If your district has no active civil-liberties litigation in federal court, that is itself an interesting datum. Note it. Compare to the next-nearest district.
Exercise 5 — The unpopular speech check (30 minutes)
The chapter argues that civil liberties protect unpopular speech regardless of whose ox is gored. Test the argument on yourself.
Write down three specific examples of speech you find personally repugnant (no need to share them with anyone). For each:
- State the speech as charitably as you can articulate it.
- State why you find it repugnant.
- State whether and on what grounds you believe the government should be permitted to punish it.
- If your answer to #3 was "yes," apply the same standard to a category of speech that you currently support but that someone else might find equally repugnant. Does your standard hold up?
This is a private exercise. The point is not to share. The point is to notice when your civil-liberties commitments are real (consistent across the political map) and when they are conditional (varying with the speaker). Both kinds of commitment are honest; only the first one is what the doctrine actually protects.
Exercise 6 — The empirical/normative split (45 minutes)
The chapter insists that on every contested civil-liberties question you must distinguish empirical claims (what the data shows) from normative claims (what should be done). Practice the discipline.
For each of the following statements, do three things:
- Categorize it as primarily empirical (a factual claim that could in principle be settled by data) or primarily normative (a value claim that data cannot fully settle), or mixed.
- If empirical, identify the kind of evidence that would support or undermine the claim.
- If normative or mixed, identify what values or principles the claim depends on, and what someone who disagreed would have to argue.
a. "The United States has approximately five times the firearm-homicide rate of comparable developed democracies."
b. "The First Amendment should be interpreted to protect commercial advertising no less than political speech."
c. "Brandenburg's test produces fewer false positives — fewer convictions of speakers whose speech did not actually produce violence — than the 'clear and present danger' test it replaced."
d. "Dobbs was correctly decided as a matter of constitutional interpretation."
e. "After Bremerton, the practical likelihood that a public-school employee will engage in religious expression in front of students has increased."
f. "The exclusionary rule deters Fourth Amendment violations more effectively than civil suits and internal discipline would."
g. "An educated democratic citizenry must be willing to extend civil-liberties protection to speakers whose views they find repugnant."

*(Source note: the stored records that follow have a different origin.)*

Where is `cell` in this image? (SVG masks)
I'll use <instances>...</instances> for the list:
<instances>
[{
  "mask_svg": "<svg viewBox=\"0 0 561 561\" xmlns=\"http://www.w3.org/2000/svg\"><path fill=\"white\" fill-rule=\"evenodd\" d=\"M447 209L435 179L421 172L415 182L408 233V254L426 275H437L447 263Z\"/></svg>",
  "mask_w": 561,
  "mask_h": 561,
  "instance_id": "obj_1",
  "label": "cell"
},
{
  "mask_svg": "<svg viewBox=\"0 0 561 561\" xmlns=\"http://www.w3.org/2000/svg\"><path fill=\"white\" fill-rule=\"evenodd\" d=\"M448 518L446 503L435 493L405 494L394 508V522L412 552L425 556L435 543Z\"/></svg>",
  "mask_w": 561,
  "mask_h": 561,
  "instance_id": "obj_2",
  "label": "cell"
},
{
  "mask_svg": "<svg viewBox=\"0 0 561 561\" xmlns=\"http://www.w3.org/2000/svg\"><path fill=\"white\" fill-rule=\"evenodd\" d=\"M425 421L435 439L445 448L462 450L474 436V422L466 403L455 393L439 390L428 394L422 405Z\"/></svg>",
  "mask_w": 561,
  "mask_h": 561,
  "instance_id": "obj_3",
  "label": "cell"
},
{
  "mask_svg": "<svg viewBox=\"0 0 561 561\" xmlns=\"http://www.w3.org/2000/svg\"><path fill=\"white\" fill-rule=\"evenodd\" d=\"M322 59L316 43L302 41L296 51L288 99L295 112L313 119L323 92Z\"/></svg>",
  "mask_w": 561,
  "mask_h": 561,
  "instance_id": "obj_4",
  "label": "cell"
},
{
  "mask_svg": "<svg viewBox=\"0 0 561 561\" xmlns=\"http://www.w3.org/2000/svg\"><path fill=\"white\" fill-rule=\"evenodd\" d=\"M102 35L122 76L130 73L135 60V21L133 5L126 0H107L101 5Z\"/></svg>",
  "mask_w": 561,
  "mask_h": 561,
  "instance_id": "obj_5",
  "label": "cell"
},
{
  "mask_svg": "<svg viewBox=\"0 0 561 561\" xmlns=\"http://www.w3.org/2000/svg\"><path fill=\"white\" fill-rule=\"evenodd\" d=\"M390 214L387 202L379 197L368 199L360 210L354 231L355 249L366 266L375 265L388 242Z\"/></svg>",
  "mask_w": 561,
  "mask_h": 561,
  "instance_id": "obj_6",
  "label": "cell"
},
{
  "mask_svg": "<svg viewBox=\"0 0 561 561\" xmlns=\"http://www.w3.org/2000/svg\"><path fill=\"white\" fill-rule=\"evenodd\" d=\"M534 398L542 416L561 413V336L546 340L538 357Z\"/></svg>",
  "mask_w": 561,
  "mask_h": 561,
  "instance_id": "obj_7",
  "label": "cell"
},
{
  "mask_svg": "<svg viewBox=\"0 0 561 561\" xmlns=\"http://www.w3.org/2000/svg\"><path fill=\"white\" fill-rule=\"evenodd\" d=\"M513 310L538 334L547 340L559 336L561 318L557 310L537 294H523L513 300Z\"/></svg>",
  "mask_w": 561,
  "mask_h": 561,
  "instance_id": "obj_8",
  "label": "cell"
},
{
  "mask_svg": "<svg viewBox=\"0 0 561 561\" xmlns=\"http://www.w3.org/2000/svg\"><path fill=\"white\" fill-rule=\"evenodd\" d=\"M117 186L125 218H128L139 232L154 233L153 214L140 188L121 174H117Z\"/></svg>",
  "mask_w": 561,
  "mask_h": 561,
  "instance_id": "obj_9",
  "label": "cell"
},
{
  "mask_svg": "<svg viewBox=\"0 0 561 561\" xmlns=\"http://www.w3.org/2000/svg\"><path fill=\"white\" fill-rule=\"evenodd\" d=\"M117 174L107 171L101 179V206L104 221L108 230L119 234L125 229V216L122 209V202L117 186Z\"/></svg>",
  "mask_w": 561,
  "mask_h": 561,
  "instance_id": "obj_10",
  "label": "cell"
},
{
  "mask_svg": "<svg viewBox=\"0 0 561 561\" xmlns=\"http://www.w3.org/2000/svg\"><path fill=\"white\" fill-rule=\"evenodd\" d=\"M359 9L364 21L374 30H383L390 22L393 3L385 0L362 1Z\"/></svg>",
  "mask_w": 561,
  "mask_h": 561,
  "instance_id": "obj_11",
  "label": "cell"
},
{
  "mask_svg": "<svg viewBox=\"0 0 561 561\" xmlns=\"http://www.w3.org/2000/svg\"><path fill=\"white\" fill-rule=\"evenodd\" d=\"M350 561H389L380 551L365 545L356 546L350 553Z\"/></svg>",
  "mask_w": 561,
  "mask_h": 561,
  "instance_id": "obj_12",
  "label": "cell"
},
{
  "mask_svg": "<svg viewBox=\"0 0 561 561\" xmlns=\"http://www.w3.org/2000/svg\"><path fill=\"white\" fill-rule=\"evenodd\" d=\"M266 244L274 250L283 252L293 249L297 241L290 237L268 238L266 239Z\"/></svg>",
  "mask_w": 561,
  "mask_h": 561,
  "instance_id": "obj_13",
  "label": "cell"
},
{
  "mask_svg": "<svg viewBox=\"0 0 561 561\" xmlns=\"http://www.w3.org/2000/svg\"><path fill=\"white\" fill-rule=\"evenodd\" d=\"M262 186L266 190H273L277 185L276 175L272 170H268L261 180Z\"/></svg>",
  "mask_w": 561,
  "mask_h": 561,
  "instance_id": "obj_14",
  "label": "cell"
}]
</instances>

This exercise is best done with another student or in discussion section. The point is to develop the habit of separating the two kinds of claim before evaluating either.
Exercise 7 — Drafting the doctrinal test (60 minutes)
Pick one of the following doctrinal areas where the law has changed in the past decade. Write the controlling test in your own words, in two forms:
- The technical version — as a federal judge would state it, citing case names and using legal terminology.
- The plain-English version — as you would explain it to a thoughtful family member who has no legal background.
Both versions must be accurate. The plain-English version should not lose precision; it should gain accessibility.
| Doctrinal area | Recent change |
|---|---|
| Establishment Clause | Lemon replaced by Bremerton history-and-tradition (2022) |
| Second Amendment | Two-step framework replaced by Bruen history-and-tradition (2022) |
| Substantive due process | Dobbs overruled Roe/Casey on history-and-tradition grounds (2022) |
| Fourth Amendment digital | Carpenter declined to extend third-party doctrine to long-term CSLI (2018) |
| Defamation actual malice | Sullivan under fresh challenge (Justices Thomas and Gorsuch separate writings) |
Submit both versions. The exercise is graded on accuracy in both, not on length.
Selected exercises have answer keys in appendices/answers.md. Exercise 4's Democracy Audit deliverable is graded on the analysis, not on a "right answer."